RFR: 8252848: Optimize small primitive arrayCopy operations through partial inlining using AVX-512 masked instructions [v9]
Ningsheng Jian
njian at openjdk.java.net
Thu Oct 22 10:44:12 UTC 2020
On Wed, 21 Oct 2020 12:13:27 GMT, Jatin Bhateja <jbhateja at openjdk.org> wrote:
>> Summary:
>>
>> 1) Partial in-lining technique avoids call overhead penalty for small array copy operations with size less than 32 bytes.
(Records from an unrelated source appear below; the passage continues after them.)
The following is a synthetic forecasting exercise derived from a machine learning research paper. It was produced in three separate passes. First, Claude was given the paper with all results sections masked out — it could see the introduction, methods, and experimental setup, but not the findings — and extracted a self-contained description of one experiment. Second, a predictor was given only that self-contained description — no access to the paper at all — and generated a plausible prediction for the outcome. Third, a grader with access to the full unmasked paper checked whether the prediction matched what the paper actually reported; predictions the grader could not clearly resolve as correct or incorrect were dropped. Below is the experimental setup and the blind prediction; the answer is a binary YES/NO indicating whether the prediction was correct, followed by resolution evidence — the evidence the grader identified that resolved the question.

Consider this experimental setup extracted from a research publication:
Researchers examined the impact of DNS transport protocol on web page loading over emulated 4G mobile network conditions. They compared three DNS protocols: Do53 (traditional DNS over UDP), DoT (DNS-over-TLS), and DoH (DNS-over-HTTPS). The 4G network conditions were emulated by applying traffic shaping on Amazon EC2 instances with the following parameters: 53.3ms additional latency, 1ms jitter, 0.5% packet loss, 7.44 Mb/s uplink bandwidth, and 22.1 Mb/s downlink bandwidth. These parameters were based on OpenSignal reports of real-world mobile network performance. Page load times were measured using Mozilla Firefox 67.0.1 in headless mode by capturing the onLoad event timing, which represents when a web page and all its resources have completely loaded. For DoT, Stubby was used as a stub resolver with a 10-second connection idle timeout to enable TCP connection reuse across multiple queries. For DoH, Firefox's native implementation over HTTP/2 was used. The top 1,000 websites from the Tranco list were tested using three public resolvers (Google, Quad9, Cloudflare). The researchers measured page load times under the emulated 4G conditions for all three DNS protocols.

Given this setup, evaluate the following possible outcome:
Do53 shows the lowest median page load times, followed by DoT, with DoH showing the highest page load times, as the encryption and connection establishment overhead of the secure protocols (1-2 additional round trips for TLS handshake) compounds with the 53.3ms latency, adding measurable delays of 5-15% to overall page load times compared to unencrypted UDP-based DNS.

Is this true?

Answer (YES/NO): NO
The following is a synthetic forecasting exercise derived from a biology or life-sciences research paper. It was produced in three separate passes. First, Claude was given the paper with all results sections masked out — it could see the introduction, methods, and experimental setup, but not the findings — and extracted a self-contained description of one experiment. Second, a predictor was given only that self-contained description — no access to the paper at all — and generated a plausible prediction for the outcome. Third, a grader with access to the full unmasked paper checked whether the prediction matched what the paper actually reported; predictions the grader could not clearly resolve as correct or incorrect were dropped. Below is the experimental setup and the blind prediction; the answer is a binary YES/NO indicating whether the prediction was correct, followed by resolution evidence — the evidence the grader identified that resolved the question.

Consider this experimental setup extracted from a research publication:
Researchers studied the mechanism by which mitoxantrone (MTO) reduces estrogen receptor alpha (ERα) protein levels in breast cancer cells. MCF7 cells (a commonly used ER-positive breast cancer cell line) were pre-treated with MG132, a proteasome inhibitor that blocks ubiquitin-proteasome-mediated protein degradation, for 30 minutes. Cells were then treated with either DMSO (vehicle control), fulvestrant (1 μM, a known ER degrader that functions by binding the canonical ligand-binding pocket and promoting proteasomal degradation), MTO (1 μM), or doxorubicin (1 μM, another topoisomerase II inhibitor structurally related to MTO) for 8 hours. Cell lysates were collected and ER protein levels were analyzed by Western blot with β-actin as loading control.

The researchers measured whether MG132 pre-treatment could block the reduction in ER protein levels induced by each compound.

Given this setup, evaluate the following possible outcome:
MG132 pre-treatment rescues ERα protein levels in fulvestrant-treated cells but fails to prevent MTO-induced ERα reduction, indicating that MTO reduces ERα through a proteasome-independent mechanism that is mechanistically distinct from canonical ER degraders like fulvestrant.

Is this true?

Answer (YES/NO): NO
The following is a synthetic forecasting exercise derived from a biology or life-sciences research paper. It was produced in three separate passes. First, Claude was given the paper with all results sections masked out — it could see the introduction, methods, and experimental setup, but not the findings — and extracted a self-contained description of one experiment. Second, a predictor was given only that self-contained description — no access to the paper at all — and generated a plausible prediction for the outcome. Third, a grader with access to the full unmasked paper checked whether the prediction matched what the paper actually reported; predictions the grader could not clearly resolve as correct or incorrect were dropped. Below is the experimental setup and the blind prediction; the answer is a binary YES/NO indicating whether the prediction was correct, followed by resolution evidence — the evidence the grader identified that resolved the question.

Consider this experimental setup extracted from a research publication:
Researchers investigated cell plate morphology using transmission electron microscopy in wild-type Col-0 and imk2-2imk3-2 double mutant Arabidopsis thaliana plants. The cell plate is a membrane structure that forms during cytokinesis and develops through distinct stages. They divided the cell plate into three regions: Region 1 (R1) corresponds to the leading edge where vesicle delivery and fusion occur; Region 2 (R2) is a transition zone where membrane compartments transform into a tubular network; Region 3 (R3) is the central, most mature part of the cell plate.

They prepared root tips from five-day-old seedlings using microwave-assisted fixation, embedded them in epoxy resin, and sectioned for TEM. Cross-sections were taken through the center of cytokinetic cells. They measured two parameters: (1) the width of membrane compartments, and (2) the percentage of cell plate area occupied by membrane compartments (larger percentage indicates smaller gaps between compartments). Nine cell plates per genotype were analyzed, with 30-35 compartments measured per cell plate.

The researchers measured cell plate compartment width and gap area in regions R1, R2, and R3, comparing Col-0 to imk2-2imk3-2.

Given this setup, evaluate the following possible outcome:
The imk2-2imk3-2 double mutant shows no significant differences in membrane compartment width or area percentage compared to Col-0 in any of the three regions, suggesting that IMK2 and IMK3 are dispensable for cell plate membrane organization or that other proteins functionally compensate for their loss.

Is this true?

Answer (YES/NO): NO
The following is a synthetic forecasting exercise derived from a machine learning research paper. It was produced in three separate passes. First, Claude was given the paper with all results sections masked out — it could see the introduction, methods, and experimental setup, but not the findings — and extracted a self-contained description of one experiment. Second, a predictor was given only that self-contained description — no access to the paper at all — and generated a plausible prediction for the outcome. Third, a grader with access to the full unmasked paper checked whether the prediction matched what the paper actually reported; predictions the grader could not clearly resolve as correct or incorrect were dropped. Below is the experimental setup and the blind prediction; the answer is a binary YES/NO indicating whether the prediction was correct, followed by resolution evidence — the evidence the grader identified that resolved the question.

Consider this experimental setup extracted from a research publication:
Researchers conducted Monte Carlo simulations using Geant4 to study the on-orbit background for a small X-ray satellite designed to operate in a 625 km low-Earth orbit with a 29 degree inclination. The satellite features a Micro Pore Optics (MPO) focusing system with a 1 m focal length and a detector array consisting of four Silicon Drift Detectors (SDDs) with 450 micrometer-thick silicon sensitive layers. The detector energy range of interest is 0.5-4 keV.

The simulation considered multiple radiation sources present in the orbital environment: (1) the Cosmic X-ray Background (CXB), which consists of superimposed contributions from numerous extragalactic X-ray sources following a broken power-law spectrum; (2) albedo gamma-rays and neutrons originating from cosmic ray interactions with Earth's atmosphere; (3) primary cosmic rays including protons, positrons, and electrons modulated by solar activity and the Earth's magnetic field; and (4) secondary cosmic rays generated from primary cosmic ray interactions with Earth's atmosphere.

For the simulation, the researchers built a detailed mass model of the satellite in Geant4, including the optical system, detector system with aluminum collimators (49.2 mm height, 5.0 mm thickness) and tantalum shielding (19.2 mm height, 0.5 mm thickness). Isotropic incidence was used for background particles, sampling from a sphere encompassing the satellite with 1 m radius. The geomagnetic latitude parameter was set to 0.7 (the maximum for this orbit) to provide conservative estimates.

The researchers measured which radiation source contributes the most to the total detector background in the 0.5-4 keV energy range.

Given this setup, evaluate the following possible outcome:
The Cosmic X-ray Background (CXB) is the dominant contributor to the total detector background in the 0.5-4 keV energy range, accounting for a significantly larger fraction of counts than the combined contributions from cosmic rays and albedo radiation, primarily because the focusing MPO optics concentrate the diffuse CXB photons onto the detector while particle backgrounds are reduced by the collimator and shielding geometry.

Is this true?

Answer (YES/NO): YES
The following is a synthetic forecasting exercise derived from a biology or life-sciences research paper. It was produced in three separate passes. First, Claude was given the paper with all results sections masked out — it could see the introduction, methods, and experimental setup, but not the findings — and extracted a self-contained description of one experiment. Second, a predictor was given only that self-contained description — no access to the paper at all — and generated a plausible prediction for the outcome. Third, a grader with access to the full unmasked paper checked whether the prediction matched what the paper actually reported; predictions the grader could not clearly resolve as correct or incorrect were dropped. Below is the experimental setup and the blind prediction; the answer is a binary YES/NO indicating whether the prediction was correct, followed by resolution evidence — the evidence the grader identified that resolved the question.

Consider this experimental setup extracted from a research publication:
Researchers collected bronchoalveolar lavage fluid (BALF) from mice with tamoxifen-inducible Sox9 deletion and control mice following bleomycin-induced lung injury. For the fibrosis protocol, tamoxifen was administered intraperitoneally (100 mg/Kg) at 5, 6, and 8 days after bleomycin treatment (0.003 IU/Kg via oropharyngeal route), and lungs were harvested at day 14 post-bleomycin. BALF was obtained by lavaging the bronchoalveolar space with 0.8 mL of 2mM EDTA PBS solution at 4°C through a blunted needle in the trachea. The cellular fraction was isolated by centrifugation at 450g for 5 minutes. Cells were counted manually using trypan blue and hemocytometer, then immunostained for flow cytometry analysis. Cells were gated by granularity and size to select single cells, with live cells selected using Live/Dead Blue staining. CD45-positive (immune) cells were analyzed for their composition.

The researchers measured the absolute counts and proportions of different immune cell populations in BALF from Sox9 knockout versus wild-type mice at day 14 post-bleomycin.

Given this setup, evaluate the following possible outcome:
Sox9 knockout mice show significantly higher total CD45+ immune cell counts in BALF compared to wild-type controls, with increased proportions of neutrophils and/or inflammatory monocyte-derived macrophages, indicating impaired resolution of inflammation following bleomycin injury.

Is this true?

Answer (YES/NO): NO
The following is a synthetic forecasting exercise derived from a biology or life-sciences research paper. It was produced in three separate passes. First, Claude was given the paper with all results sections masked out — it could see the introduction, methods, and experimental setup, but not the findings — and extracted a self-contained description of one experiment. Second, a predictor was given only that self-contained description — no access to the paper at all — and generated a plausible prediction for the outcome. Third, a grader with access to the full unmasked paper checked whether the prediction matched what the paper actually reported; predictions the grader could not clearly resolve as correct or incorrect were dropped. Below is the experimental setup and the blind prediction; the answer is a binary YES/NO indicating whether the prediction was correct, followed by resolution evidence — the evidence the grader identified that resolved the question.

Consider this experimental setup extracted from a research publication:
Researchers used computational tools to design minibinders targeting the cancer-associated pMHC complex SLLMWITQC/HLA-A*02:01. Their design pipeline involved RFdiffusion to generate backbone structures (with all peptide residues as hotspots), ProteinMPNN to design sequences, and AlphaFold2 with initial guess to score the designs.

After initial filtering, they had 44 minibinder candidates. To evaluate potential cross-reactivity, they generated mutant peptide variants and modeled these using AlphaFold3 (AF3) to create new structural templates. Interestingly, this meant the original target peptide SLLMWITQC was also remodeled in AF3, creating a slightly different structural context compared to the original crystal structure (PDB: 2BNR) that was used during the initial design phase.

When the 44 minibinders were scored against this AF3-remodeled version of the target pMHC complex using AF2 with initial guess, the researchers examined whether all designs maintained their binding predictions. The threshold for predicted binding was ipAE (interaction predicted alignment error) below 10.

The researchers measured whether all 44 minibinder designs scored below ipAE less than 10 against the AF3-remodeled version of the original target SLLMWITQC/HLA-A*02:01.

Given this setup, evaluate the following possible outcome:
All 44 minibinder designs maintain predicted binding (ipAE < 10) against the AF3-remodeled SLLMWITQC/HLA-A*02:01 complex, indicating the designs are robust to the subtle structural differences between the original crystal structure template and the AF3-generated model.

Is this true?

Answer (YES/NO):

>> 2) At runtime, a conditional check based on copy length either calls an array-copy stub or executes an optimized instruction sequence using AVX-512 masked instructions emitted at the call site.
>> 3) New runtime flag ArrayCopyPartialInlineSize=0/32(default)/64 bytes determines the maximum size for partial in-lining.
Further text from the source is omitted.